Okuma Metni:

"""

HAK-PAR Genel Başkan Yardımcısı Çınar: Ulusal birlik için mutabakat lazım

img

DİYARBAKIR - Yer almadıkları Kürdistani İttifak Çalışması’na yönelik “seçim ittifakı” eleştirisinde bulunan HAK-PAR Genel Başkan Yardımcısı Sedat Çınar, "Ulusal birlik için somut esaslara dayalı mutabakat lazım. Böyle bir çerçeve çizerlerse bakarız" dedi.

Kürt ulusal birliğe dair Kürt siyasi partileri ve örgütleriyle sürdürdüğümüz dosya dizimizin konuk isimlerinden bir diğeri Hak ve Özgürlükler Partisi (HAK-PAR) Genel Başkan Yardımcısı Sedat Çınar.
 
HAK-PAR, Şubat 2002'de Şeyh Said'in torunlarından merhum Melik Fırat'ın genel başkanlığında kuruldu. Fırat'tan sonra partinin genel başkanlığını Sertaç Bucak, Bayram Bozyel, Kemal Burkay, Fehmi Demir, Refik Karakoç’tan sonra bugün Latif Epözdemir yürütüyor.
 
Türkiye'nin federal bir yapıya bürünmesini savunan parti, bu yüzden kapatılmanın eşiğinden döndü. Parti tüzüğünde "Güçlendirilmiş yerel yönetimler, Vali ve kaymakamların seçimle başa gelmeleri, yerel güvenliği belediyeler tarafından sağlanması" hedefleri yer alan HAK-PAR'a bu nedenle kapatma davası açıldı. Söz konusu taleplerin Anayasa'ya aykırılık teşkil ettiği gerekçesiyle açılan dava, 5'e karşı 6 oyla HAK-PAR'ın lehine sonuçlandı.
 
Parti, HDP, BDP, DTK, DDKD, KDP-Bakur, KDP-T, İnsan ve Özgürlük Partisi, Azadi Hareketi, Azadi Partisi ve KKP tarafından oluşturulan “Kürdistani İttifak Çalışması” içerisinde yer almıyor. 
 
HDP İTİRAZI
 
İttifak Çalışması içerisinde yer almayan HAK-PAR tarafından öne sürülen nedenlerin başında ise, kendisini aynı zamanda bir “Türkiye Partisi” olarak tanımlayan HDP geliyor. 10 partinin yer aldığı İttifak’ça Aralık 2019’da yapılan çalıştay sonrası HAK-PAR tarafından yapılan yazılı açıklamada, “HDP patentli ulusal birlik çağrılarının sonuç alacağına inanmak saflıktır” eleştirisinde bulunuldu. Aynı açıklamada ‘ulusal birlik” adına verilen çabaların yine “Olsa olsa Kürdlerin güneyde kazandığı kazanımları berhava etmeye” yönelik olduğu ifade edilmişti.

"""

[Uzamsal bir soru setinden öğeler]
"""

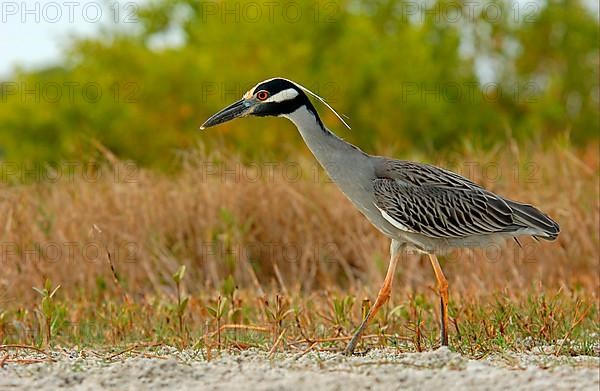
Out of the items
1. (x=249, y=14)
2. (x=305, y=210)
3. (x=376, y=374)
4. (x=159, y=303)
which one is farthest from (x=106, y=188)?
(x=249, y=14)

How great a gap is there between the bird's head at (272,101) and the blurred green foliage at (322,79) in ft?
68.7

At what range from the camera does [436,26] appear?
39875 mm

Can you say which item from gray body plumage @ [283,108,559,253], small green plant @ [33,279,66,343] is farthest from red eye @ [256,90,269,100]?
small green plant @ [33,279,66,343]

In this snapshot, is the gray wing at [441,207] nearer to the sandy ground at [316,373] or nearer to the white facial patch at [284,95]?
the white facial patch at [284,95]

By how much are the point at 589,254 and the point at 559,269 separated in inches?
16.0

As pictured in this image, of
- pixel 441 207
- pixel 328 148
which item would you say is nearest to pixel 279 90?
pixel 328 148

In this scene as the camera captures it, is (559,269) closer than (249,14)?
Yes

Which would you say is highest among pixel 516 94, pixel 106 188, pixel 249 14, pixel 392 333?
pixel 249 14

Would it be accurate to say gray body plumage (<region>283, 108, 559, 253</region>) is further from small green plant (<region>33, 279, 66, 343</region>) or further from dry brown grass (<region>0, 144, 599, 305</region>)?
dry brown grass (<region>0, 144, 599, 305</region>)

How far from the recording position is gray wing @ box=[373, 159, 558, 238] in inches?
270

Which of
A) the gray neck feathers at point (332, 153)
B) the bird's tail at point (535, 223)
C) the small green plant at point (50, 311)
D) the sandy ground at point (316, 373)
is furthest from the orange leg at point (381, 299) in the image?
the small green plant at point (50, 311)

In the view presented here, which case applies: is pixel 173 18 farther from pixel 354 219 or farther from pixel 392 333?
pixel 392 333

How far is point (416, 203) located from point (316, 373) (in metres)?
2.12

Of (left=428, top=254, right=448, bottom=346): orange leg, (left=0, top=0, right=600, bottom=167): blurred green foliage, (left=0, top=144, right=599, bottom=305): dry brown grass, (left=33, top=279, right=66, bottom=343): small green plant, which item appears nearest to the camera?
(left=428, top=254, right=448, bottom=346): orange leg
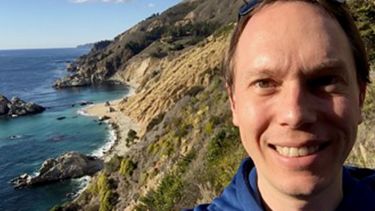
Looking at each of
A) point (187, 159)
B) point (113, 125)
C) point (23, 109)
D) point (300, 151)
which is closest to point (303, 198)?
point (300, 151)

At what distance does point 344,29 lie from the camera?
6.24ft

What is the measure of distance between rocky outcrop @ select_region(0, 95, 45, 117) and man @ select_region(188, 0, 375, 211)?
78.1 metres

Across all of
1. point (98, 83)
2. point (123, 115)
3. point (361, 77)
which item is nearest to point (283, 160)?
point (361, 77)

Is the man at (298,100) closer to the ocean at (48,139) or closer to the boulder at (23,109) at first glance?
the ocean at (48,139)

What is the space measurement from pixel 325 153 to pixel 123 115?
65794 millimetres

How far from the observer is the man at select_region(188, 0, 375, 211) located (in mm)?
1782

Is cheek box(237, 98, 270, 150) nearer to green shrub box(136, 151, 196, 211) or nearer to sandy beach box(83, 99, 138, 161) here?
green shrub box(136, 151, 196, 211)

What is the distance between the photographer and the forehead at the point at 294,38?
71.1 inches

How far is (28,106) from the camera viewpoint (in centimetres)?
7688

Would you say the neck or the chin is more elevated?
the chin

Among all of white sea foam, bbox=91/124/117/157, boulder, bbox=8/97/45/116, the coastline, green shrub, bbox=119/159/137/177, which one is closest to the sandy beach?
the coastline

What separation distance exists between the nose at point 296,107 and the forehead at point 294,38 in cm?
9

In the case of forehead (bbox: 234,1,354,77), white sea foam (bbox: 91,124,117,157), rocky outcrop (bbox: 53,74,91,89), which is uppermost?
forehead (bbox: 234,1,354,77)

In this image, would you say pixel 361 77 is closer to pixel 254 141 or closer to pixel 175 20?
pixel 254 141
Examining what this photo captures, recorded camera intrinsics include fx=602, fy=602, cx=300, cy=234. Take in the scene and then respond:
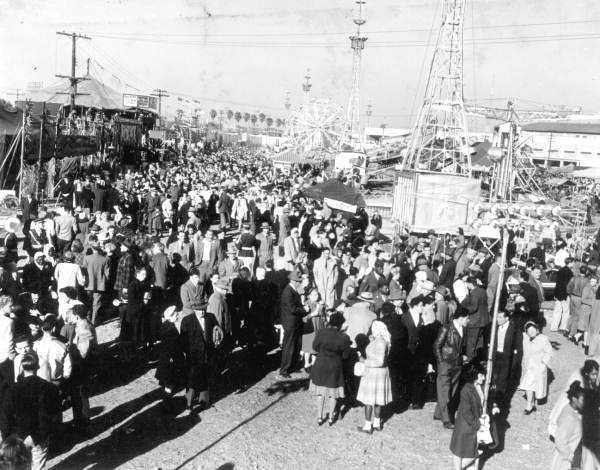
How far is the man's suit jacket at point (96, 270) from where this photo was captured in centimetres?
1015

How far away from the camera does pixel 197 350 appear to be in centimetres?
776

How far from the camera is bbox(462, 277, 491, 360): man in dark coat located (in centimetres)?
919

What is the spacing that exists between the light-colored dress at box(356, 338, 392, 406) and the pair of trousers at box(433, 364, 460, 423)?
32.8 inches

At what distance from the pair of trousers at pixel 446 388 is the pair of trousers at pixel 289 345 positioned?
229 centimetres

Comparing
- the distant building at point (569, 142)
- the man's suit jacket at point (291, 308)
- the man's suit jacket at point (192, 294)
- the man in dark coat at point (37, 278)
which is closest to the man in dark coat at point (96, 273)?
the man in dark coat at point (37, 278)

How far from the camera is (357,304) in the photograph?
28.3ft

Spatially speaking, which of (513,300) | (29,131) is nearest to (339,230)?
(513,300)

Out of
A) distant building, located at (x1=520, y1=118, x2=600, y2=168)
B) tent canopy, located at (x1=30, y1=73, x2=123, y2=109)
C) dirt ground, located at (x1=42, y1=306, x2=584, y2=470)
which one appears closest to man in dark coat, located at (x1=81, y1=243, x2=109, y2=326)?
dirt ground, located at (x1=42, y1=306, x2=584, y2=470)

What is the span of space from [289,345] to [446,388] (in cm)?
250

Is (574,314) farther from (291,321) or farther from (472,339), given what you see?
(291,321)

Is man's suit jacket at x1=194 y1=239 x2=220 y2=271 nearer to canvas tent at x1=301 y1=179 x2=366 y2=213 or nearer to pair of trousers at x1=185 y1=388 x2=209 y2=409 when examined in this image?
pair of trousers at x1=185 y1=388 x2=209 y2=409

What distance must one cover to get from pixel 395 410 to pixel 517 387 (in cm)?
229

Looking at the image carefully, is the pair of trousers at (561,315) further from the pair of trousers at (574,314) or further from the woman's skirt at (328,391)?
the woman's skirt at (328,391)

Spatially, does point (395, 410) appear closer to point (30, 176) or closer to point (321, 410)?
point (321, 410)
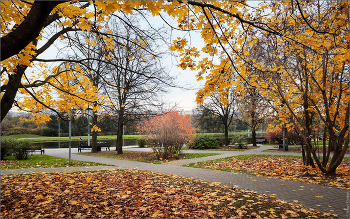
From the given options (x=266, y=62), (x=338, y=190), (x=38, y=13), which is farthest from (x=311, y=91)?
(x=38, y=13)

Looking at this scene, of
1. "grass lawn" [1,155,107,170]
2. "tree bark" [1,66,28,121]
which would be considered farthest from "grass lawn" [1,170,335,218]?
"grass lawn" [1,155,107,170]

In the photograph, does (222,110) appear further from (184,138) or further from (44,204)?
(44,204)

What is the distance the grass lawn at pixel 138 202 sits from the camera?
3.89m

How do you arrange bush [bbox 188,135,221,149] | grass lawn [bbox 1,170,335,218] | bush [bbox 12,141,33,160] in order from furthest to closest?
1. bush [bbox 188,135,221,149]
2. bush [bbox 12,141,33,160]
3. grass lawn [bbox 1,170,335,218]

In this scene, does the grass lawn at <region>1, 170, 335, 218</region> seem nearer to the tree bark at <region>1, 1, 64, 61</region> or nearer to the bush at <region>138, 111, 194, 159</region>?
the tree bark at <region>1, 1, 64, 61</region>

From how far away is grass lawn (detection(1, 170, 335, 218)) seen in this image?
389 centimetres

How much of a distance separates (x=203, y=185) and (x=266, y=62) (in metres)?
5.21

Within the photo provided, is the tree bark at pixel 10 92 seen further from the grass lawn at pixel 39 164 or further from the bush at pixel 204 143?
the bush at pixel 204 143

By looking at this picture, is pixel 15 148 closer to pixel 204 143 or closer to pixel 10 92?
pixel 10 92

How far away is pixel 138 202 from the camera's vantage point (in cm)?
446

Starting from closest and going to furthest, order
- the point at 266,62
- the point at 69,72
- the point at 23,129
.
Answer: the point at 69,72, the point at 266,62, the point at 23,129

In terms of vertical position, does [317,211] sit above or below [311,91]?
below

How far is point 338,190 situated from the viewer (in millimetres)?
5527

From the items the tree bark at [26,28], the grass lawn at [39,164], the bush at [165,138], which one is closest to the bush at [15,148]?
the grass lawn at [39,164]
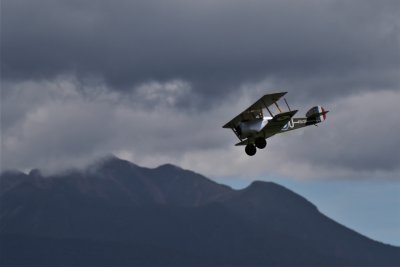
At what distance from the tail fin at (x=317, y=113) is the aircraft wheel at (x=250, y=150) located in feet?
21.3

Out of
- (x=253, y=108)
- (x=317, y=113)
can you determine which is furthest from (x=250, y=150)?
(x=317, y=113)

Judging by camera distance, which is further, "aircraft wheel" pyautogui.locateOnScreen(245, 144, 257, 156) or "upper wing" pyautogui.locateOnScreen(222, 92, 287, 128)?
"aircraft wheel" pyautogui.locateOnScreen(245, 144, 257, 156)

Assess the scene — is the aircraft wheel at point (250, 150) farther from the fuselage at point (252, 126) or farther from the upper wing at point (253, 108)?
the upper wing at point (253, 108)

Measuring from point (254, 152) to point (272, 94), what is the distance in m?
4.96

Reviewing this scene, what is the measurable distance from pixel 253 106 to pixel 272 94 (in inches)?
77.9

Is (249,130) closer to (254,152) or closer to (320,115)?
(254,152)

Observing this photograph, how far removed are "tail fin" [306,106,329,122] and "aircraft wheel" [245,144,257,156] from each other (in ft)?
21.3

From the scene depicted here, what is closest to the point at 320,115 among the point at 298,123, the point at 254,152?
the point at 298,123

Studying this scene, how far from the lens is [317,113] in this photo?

"""

Görev Tanımı: HAK-PAR haberinde "DİYARBAKIR - Yer" ile başlayıp "Latif Epözdemir yürütüyor." ile biten bölümü hiç değiştirmeden yazıya geçirin.

Yazılı Çözüm:
DİYARBAKIR - Yer almadıkları Kürdistani İttifak Çalışması’na yönelik “seçim ittifakı” eleştirisinde bulunan HAK-PAR Genel Başkan Yardımcısı Sedat Çınar, "Ulusal birlik için somut esaslara dayalı mutabakat lazım. Böyle bir çerçeve çizerlerse bakarız" dedi.

Kürt ulusal birliğe dair Kürt siyasi partileri ve örgütleriyle sürdürdüğümüz dosya dizimizin konuk isimlerinden bir diğeri Hak ve Özgürlükler Partisi (HAK-PAR) Genel Başkan Yardımcısı Sedat Çınar.
 
HAK-PAR, Şubat 2002'de Şeyh Said'in torunlarından merhum Melik Fırat'ın genel başkanlığında kuruldu. Fırat'tan sonra partinin genel başkanlığını Sertaç Bucak, Bayram Bozyel, Kemal Burkay, Fehmi Demir, Refik Karakoç’tan sonra bugün Latif Epözdemir yürütüyor.